Sunday was a beautiful blue-sky day.
I took the No 10 bus to Westlake Center, and from there, the Monorail to the Space Needle, so that I could walk around  Climate Pledge Arena.

Just departed West Lake Center on the monorail train. Look for the Space Needle in the distance.
Arrived at the Space Needle. Climate Pledge Arena is just a short walk away.
I walked through the Seattle Armory building on the way to the Arena. Originally built in 1939 as the old Armory Building, it housed the 146th Field Artillery and its half-ton tanks. It now houses a food court and a little bit of some entertainment for families (games to play and a few TV screens).
The trees are bare — and the shadows are already long, even though it’s only 3.15 pm or so! The Pacific Science Center in the distance.
Food vendors at Seattle Center are connecting their offerings to the new Seattle Kraken franchise.
All right, here is the first view of the Climate Pledge Arena, this from its southeast corner.
Looking back at the Space Needle. The Arena and the Needle were both conceived and constructed for the 1962 World’s Fair.
Rounding the corner to the side facing 1st Ave N in Uptown, the neighborhood just south of Queen Anne. The roof looks heavy and is heavy: 44 million pounds or 22,000 tons (20 million kg or 20,000 metric tons).
Mt Baker (10,781′/ 3 286 m) is up north in Washington State near the Canadian border. The mosaic artwork is by artists Laura Hadad and Tom Drugan. That would be the Stanley Cup, and ribbons and rainbows morphing into tentacles, lashing at an ill-fated wooden ship on the oceans.

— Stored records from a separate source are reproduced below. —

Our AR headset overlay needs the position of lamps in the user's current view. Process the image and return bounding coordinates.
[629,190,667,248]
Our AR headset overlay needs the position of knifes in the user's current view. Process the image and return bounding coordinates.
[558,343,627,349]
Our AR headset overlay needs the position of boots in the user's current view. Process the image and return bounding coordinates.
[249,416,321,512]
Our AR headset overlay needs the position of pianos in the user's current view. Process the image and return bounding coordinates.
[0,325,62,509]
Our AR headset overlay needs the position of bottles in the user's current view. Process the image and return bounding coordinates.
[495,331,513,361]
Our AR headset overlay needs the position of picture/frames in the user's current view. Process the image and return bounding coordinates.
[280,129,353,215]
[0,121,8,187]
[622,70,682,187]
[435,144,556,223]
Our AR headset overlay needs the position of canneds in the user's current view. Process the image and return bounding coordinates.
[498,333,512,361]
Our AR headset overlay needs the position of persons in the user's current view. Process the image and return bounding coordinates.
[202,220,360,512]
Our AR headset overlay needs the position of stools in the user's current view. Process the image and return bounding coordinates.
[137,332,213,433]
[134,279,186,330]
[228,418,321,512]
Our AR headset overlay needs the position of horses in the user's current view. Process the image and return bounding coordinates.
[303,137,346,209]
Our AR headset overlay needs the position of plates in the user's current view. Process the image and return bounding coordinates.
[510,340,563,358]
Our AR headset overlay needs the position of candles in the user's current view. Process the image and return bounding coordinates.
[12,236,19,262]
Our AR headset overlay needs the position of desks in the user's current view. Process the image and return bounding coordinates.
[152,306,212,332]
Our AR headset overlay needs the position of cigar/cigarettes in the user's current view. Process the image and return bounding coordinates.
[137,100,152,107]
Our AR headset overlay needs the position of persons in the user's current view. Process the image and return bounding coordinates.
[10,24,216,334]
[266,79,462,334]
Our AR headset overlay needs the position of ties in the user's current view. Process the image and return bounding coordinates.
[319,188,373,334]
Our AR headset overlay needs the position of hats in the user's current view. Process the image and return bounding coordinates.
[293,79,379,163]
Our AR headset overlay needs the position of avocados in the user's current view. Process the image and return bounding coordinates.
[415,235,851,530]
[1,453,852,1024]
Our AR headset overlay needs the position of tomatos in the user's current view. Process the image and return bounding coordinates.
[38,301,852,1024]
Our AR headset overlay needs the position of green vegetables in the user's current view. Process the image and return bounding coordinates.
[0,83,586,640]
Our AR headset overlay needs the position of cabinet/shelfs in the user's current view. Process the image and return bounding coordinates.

The center support beams, seen from 1st Ave N.
These black window frames (and window panes, I think) from the old Key Arena were salvaged and reused.
From the north side, one can stand on a low wall and peer into the bowl with the ice-rink bottom. The enormous LCD screen (46 ft wide by 25 ft high) is playing clips of local interest, and commercials. Just a few hours later, at 6.00 pm, the Seattle Kraken took on the New York Rangers right there on the ice. The Kraken lost 1-3.
Almost back to the corner where I had started.
Looking back at the Arena, as I enter Seattle Center park to walk back to the Monorail station.
Beautiful Art Deco entrance to the Armory building.
And here is the monorail train that will run back to Westlake Center. It’s just 1.3 miles, and there are two trains, so they arrive and depart every two minutes or so from each end.
Arriving at Westlake Center, and peeking through the skylight before stepping off the train. On the right is the new 58-story Rainier Square Tower, 850-foot (260 m) tall.